Geschrieben von KTS   
Erstellt: Sonntag, 28. Oktober 2007

Szenerie: Preise in dem Nahrungsmittelsektor steigen auf dem gesamten Kontinent. Einkaufen wird zusehends komplizierter. Der Vorteil ein Exportagrarstaat zu sein wird zum Nachteil, weil die hohen Preise sich auch auf dem Inlandsmarkt niederschlagen. (Auszug: El País)

Rohstoffe, die ins Ausland verkauft werden erreichen die höchsten Preise seit 30 Jahren - Folge die Einkommen vergrössern sich, aber die Preise reflektieren sich auch auf den lokalen Märkten, da die Exporteure die gleichen Preise auf dem Binnenmarkt erzielen wollen. Ferner schlägt sich die importierte Inflation auf die Waren, die im Ausland gekauft werden nieder.

So kommt es dazu, dass die Einkommen der Familien in der Region wegen des Wirtschaftswachstums und den geringen Arbeitslosenziffern zunehmen und die Zeit der leeren Töpfe vorbei zu sein scheint.
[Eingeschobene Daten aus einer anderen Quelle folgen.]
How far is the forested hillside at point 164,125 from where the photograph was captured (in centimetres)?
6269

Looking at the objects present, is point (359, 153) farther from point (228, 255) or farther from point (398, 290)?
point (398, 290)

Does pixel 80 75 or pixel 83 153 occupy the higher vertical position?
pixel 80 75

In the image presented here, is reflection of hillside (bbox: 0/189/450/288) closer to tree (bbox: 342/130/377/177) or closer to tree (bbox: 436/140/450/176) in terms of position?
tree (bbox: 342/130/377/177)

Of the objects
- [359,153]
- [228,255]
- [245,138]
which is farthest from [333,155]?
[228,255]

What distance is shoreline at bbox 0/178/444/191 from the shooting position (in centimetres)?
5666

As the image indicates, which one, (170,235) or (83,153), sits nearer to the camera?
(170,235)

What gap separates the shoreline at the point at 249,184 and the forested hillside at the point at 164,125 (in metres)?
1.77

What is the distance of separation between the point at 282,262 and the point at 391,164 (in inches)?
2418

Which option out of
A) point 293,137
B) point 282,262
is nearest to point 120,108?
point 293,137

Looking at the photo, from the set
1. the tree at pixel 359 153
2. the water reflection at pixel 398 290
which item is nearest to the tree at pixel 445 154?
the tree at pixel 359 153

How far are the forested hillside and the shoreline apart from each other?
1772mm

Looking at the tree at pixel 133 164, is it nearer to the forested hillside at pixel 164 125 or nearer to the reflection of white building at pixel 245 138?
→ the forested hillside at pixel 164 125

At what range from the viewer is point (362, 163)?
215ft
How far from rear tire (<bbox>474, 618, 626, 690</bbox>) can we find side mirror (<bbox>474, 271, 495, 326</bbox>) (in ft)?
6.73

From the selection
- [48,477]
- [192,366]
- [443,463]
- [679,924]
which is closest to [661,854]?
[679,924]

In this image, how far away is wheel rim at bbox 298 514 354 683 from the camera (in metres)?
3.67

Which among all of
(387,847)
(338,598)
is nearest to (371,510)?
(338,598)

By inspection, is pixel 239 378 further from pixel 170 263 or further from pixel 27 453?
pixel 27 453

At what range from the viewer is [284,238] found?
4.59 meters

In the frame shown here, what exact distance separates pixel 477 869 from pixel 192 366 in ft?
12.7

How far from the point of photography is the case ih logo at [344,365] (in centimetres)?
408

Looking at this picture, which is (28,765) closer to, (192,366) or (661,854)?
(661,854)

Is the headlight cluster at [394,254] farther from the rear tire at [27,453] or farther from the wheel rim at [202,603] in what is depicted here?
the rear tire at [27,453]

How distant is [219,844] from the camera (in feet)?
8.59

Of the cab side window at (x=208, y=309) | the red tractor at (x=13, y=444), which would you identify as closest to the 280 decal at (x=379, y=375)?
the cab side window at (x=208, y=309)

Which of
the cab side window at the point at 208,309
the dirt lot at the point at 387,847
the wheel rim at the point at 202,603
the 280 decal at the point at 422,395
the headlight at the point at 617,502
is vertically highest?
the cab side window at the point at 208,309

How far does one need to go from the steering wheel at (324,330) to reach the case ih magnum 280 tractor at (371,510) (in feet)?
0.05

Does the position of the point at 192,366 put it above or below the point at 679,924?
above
Somit steigt die Nachfrage und gleichzeitig auch die Preise.

2007 liegt die Inflation den meisten Ländern wie ein Stein im Magen und fast alle Staaten greifen zu Massnahmen, die den Preissteigerungen entgegenwirken sollen, u.a. Subventionen, Importzollbefreiungen und Zinserhöhungen.
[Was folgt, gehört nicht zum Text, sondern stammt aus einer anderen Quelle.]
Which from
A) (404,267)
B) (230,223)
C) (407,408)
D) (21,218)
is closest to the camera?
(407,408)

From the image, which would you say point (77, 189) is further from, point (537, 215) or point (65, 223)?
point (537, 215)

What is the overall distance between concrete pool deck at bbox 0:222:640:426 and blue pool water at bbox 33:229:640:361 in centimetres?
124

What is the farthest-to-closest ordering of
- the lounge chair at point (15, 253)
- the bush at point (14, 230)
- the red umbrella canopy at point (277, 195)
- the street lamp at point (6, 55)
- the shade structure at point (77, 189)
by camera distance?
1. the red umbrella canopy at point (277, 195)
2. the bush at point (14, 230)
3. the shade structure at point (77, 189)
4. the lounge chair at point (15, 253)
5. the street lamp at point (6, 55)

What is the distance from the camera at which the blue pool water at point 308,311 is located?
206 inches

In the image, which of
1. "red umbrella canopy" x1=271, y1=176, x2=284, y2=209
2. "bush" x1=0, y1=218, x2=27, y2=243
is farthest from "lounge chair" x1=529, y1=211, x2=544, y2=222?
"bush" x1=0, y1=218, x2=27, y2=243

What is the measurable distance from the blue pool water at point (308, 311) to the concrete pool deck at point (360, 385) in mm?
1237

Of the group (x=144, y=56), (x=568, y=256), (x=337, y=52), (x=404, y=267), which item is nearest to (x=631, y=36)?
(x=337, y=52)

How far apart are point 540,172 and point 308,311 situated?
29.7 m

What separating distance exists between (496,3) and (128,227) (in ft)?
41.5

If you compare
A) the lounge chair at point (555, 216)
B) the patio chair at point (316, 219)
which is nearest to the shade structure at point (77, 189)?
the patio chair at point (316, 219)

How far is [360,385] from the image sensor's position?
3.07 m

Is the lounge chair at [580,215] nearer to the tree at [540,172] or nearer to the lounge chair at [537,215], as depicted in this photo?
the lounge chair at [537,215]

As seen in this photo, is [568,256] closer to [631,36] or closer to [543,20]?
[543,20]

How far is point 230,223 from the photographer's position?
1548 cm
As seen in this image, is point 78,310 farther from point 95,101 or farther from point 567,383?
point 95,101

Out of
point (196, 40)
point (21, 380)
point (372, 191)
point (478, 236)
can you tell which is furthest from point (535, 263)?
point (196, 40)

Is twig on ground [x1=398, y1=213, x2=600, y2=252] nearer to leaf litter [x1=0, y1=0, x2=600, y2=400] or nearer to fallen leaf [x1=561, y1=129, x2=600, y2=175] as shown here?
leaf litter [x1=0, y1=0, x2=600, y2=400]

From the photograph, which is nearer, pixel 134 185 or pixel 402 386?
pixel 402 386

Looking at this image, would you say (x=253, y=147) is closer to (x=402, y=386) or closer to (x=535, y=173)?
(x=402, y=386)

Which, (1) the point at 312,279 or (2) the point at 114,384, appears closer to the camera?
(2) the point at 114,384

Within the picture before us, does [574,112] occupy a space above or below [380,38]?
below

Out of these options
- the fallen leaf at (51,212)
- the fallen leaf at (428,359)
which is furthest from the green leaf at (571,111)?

Aber derzeit ist noch keine Aussicht auf eine Besserung in Aussicht. Sechs Länder haben schon die sich selbst gesetzte Inflationsmarke für dieses Jahr überschritten. In einigen Ländern sogar um mehr als das Doppelte. Chile und Venezuela kalkulierten eine Marke von 3,2% respektive 5,5% ein und stehen jetzt bei 6,2% bzw. 10,9%. Chile, das wirtschaftliche Musterland der Region, hat die höchste Inflationsrate seit acht Jahren.

In Argentinien, Venezuela, Paraguay und Bolivien werden sich die Zahlen, laut Analysten, im zweistelligen Bereich bewegen.

Die Nahrungsmittel wie Früchte und Gemüse führen die hohe Preisliste an. In Uruguay stiegen die Preise für Nahrungsmittel und Getränke zeitweise um 28 %. In den lokalen Wirtschaften spielen dann noch kurzfristig spezielle Faktoren eine Rolle, die zur Erhöhung der Preise führten (z.B. Preise für Kleider stiegen in Ecuador wegen dem Beginn der Schulzeit).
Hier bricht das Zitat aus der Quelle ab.